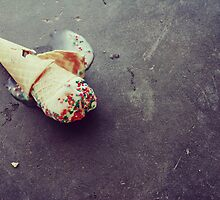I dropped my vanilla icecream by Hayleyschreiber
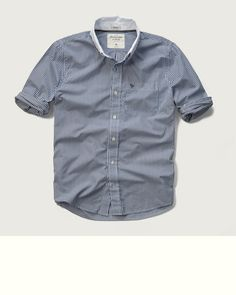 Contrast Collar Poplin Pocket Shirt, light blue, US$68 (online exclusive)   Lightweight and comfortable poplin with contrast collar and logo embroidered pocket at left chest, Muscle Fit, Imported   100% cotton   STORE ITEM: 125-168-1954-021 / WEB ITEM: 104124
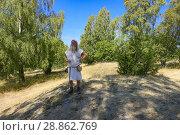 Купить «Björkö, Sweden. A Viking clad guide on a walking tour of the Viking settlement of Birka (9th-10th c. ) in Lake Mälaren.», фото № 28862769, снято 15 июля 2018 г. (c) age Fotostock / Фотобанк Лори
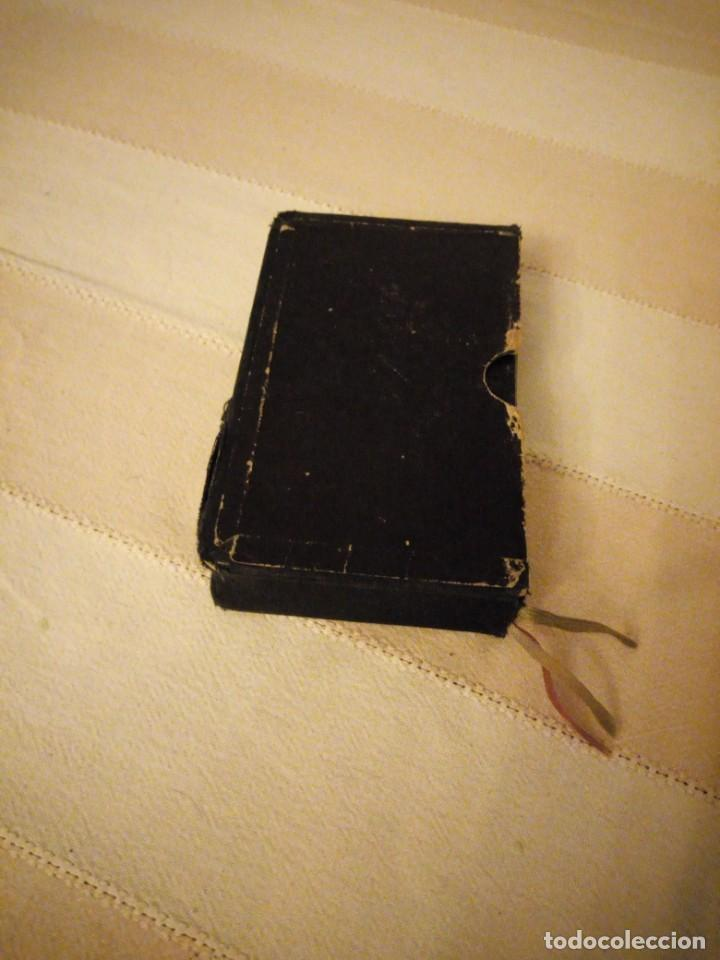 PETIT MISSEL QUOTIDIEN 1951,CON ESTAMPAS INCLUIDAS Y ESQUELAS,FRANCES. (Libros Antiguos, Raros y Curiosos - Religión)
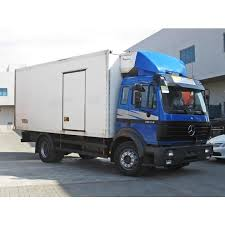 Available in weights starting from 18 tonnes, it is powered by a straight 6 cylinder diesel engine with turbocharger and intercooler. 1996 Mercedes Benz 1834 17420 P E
****
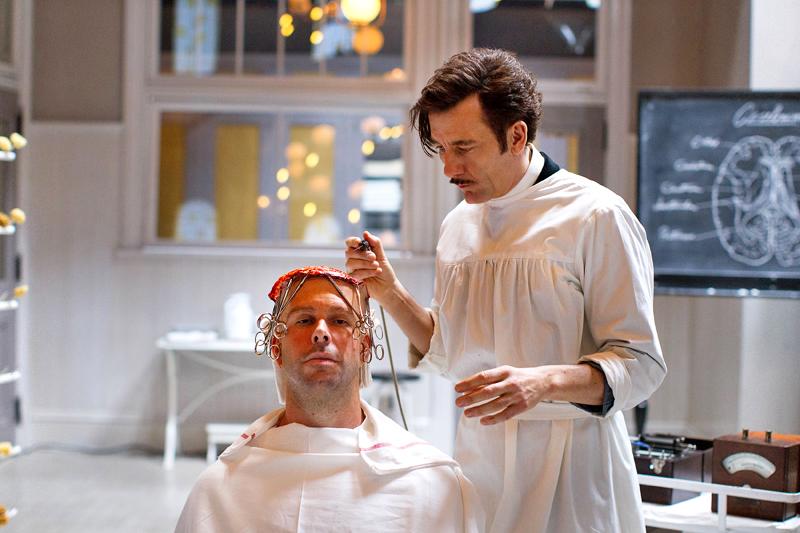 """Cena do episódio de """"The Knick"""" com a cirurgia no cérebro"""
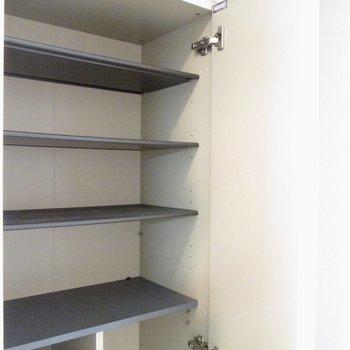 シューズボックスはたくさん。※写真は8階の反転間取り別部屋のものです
****
■ EXERCISE: Starting with the line above that holds "I dropped my", restate each line word for word up to and including the line that holds "Contrast Collar Poplin". Drop the pictures.

■ FINISHED TASK:
I dropped my vanilla icecream by Hayleyschreiber
 Contrast Collar Poplin Pocket Shirt, light blue, US$68 (online exclusive)   Lightweight and comfortable poplin with contrast collar and logo embroidered pocket at left chest, Muscle Fit, Imported   100% cotton   STORE ITEM: 125-168-1954-021 / WEB ITEM: 104124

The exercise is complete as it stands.